### WRITTEN INSTRUCTION
Reproduce the listing below, substituting "viewer" for every instance of "camera" and leaving all other text untouched.

### GIVEN INFORMATION
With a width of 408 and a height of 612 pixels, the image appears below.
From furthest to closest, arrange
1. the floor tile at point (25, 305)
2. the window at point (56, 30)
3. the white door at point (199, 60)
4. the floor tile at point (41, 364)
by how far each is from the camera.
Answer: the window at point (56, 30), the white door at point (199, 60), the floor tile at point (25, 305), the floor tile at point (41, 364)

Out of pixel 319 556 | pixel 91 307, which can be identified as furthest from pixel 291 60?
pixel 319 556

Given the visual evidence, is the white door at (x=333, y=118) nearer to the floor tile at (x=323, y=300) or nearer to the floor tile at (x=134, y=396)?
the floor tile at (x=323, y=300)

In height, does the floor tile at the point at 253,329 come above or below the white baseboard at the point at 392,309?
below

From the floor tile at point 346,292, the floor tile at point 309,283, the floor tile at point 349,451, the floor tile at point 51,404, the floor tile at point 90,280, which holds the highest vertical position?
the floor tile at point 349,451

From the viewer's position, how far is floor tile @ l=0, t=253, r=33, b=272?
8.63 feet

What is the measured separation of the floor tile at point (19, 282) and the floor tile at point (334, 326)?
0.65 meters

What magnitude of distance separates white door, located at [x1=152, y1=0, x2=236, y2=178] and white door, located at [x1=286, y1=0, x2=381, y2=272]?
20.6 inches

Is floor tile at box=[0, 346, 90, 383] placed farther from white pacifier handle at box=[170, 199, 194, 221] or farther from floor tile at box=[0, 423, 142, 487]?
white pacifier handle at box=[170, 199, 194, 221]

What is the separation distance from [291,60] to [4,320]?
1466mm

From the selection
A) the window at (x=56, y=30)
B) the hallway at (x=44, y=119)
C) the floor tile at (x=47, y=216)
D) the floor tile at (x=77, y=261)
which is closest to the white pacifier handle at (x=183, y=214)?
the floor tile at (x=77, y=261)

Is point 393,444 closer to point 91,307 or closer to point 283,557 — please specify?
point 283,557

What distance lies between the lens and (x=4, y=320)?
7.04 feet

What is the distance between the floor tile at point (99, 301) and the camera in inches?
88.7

### THE OUTPUT
With a width of 408 and a height of 612 pixels, the image appears below.
From furthest to closest, arrange
1. the floor tile at point (25, 305)
2. the window at point (56, 30)
3. the white door at point (199, 60)
4. the floor tile at point (41, 364)
by how far each is from the viewer.
Answer: the window at point (56, 30), the white door at point (199, 60), the floor tile at point (25, 305), the floor tile at point (41, 364)

Out of pixel 319 556 | pixel 91 307, which can be identified as furthest from pixel 291 60?
pixel 319 556

Given the visual evidence, is the white door at (x=333, y=118) nearer to the floor tile at (x=323, y=300) or nearer to the floor tile at (x=134, y=396)?
the floor tile at (x=323, y=300)

In height, does the floor tile at the point at 253,329 come above or below the white baseboard at the point at 392,309?
below

From the floor tile at point 346,292, the floor tile at point 309,283, the floor tile at point 349,451, the floor tile at point 51,404, the floor tile at point 90,280, which holds the highest vertical position?
the floor tile at point 349,451

From the viewer's position, how far is floor tile @ l=0, t=253, r=33, b=272?
8.63 feet

What is the measured separation of the floor tile at point (19, 282) and the floor tile at point (334, 326)?
0.65 meters

What magnitude of distance separates white door, located at [x1=152, y1=0, x2=236, y2=178] and white door, located at [x1=286, y1=0, x2=381, y2=272]?
20.6 inches

Is floor tile at box=[0, 346, 90, 383] placed farther from white pacifier handle at box=[170, 199, 194, 221] or farther from floor tile at box=[0, 423, 142, 487]?
white pacifier handle at box=[170, 199, 194, 221]

What is the separation distance from [291,60] to [4,320]?
1466mm

From the selection
A) the window at (x=56, y=30)
B) the hallway at (x=44, y=119)
C) the floor tile at (x=47, y=216)
D) the floor tile at (x=77, y=261)
which is closest to the white pacifier handle at (x=183, y=214)?
the floor tile at (x=77, y=261)

Is point 393,444 closer to point 91,307 or closer to point 283,557 — please specify?
point 283,557

What distance lies between the lens and (x=4, y=320)?
7.04 feet

What is the distance between the floor tile at point (99, 301) and the viewer in inches?
88.7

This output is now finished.